Confesso que não achei piada àquela ideia peregrina de um colunista do Financial Times sobre a possibilidade de Portugal ser “anexado” pelo Brasil. Num texto curto, intitulado “Portugal e Brasil, inversão de papéis”, texto que pretendia ser gracioso (?), Edward Hadas, o tal jornalista, sugeria que face às grandes dificuldades financeiras em que o nosso país se encontra, seria bem melhor para nós se ficássemos sob a alçada dos nossos irmãos brasileiros, actualmente um gigante emergente do poder mundial e que cresce a bom ritmo. Ou seja, seríamos mais uma província brasileira, esta (Portugal,Portugália ou coisa do género) situada como ponta-de-lança na velha Europa, o que constituiria uma vantagem enorme para … o Brasil.

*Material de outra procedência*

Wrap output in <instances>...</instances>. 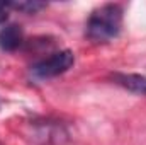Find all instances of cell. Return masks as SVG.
Returning a JSON list of instances; mask_svg holds the SVG:
<instances>
[{
    "mask_svg": "<svg viewBox=\"0 0 146 145\" xmlns=\"http://www.w3.org/2000/svg\"><path fill=\"white\" fill-rule=\"evenodd\" d=\"M121 28H122V7L119 3H106L90 14L85 34L90 41L107 43L119 36Z\"/></svg>",
    "mask_w": 146,
    "mask_h": 145,
    "instance_id": "cell-1",
    "label": "cell"
},
{
    "mask_svg": "<svg viewBox=\"0 0 146 145\" xmlns=\"http://www.w3.org/2000/svg\"><path fill=\"white\" fill-rule=\"evenodd\" d=\"M9 2H0V24H5L9 19Z\"/></svg>",
    "mask_w": 146,
    "mask_h": 145,
    "instance_id": "cell-6",
    "label": "cell"
},
{
    "mask_svg": "<svg viewBox=\"0 0 146 145\" xmlns=\"http://www.w3.org/2000/svg\"><path fill=\"white\" fill-rule=\"evenodd\" d=\"M114 82L134 94H143L146 96V77L139 73H114L112 75Z\"/></svg>",
    "mask_w": 146,
    "mask_h": 145,
    "instance_id": "cell-4",
    "label": "cell"
},
{
    "mask_svg": "<svg viewBox=\"0 0 146 145\" xmlns=\"http://www.w3.org/2000/svg\"><path fill=\"white\" fill-rule=\"evenodd\" d=\"M9 7L24 14H37L42 9H46V2L39 0H21V2H9Z\"/></svg>",
    "mask_w": 146,
    "mask_h": 145,
    "instance_id": "cell-5",
    "label": "cell"
},
{
    "mask_svg": "<svg viewBox=\"0 0 146 145\" xmlns=\"http://www.w3.org/2000/svg\"><path fill=\"white\" fill-rule=\"evenodd\" d=\"M73 63H75V55L72 50H61L37 62L33 67V75L41 80L53 79V77H58L61 73L68 72L73 67Z\"/></svg>",
    "mask_w": 146,
    "mask_h": 145,
    "instance_id": "cell-2",
    "label": "cell"
},
{
    "mask_svg": "<svg viewBox=\"0 0 146 145\" xmlns=\"http://www.w3.org/2000/svg\"><path fill=\"white\" fill-rule=\"evenodd\" d=\"M24 39V31L19 24H7L0 29V50L15 51Z\"/></svg>",
    "mask_w": 146,
    "mask_h": 145,
    "instance_id": "cell-3",
    "label": "cell"
}]
</instances>
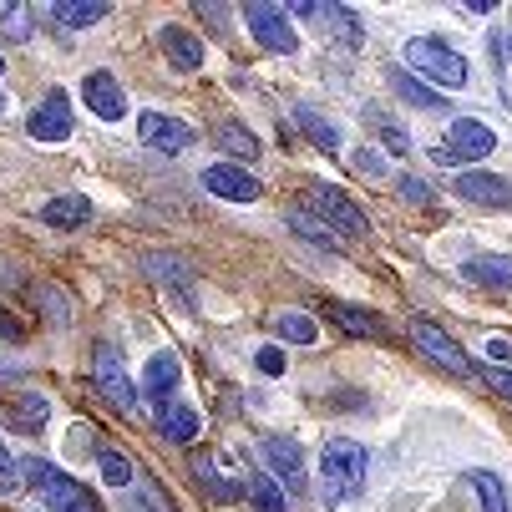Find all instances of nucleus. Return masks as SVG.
<instances>
[{
    "mask_svg": "<svg viewBox=\"0 0 512 512\" xmlns=\"http://www.w3.org/2000/svg\"><path fill=\"white\" fill-rule=\"evenodd\" d=\"M320 492H325V507H345L365 492V447L350 442V436H335L320 457Z\"/></svg>",
    "mask_w": 512,
    "mask_h": 512,
    "instance_id": "obj_1",
    "label": "nucleus"
},
{
    "mask_svg": "<svg viewBox=\"0 0 512 512\" xmlns=\"http://www.w3.org/2000/svg\"><path fill=\"white\" fill-rule=\"evenodd\" d=\"M21 482H26V487H36V492L46 497V507H51V512H102V507H97V497H92L77 477L56 472V467H51V462H41V457H21Z\"/></svg>",
    "mask_w": 512,
    "mask_h": 512,
    "instance_id": "obj_2",
    "label": "nucleus"
},
{
    "mask_svg": "<svg viewBox=\"0 0 512 512\" xmlns=\"http://www.w3.org/2000/svg\"><path fill=\"white\" fill-rule=\"evenodd\" d=\"M406 66H411V77H426V82L447 87V92L467 87V61H462V51H452L447 41H436V36L406 41Z\"/></svg>",
    "mask_w": 512,
    "mask_h": 512,
    "instance_id": "obj_3",
    "label": "nucleus"
},
{
    "mask_svg": "<svg viewBox=\"0 0 512 512\" xmlns=\"http://www.w3.org/2000/svg\"><path fill=\"white\" fill-rule=\"evenodd\" d=\"M244 21H249V31H254V41L264 51H274V56H295L300 51V36H295V26H289V11L264 6V0H249Z\"/></svg>",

Ganhava o Brasil, ganhava Portugal e ganhava a Europa. Todos ganhavam. Só que, ainda que o nosso país tirasse vantagens reais desta “colonização” sem sentido, ainda assim, eu (e a maioria dos portugueses, certamente) não estaríamos de acordo. E acreditem que penso desta forma não por mero nacionalismo bacoco mas por que não faz qualquer sentido. Somos apenas países irmãos, com uma língua comum e com muito passado histórico que nos une. Aliás costuma dizer-se que apenas o oceano nos separa. E, por também não fazer sentido, nem se coloca a questão (acho eu) de uma eventual vingança brasileira pela colonização lusa de tantos séculos.

A hipótese levantada pelo jornalista quis, como referi, ter graça. Mas se não foi esse o seu pensamento, certamente que imaginava que Portugal só poderia sair do buraco em que se encontra se fizesse parte de uma nação em franca ascensão económica e social. Assim sendo, a questão poder-se-ia colocar da seguinte forma:

Portugal teria vantagem se fosse uma província brasileira? Se calhar teria … mas não seria a mesma coisa.


terça-feira, abril 12, 2011

Afinal foi ontem

Quando esperávamos que só hoje chegassem as nossas visitas especiais, elas resolveram aparecer ontem. Formalmente “aterraram” em Portugal ontem, dia 11 de Março de 2011, muito embora, na verdade, elas já andassem por aí há algum tempo. A partir de agora vamos ter connosco equipas do Fundo Monetário Internacional, da Comissão Europeia e do Banco Central Europeu que se preparam para as negociações sobre o plano de resgate financeiro a Portugal. Acho que de negociações vai haver muito pouco e o que certamente acontecerá é que começaremos a saber (e a sentir) que tipo de sacrifícios nos vão ser impostos, o que, como já todos percebemos, vão ser muitíssimo duros. Porém, como não se pode remar contra a maré, consolemo-nos pelo menos com a expectativa de que as medidas a adoptar não durem demasiado tempo.

A vinda da (indesejável) troika dá-nos, pelo menos, a esperança de que Portugal possa vir a ter o dinheiro suficiente para poder cumprir a dívida que se vence até Junho (nada menos que nove mil milhões de euros) e, já agora, que traga também uma varinha mágica que meta algum bom senso nas cabeças dos nossos políticos, o que, convenhamos, não vai ser fácil.

E se conseguirmos a dinheirama necessária para pagarmos aos nossos credores em Junho, seguramente poderemos gozar com muito mais tranquilidade o mês de Julho que vai ser muito especial. Um mês que vai ter ter cinco sextas-feiras, cinco sábados, cinco domingos e duas luas novas, uma conjugação que raramente acontece.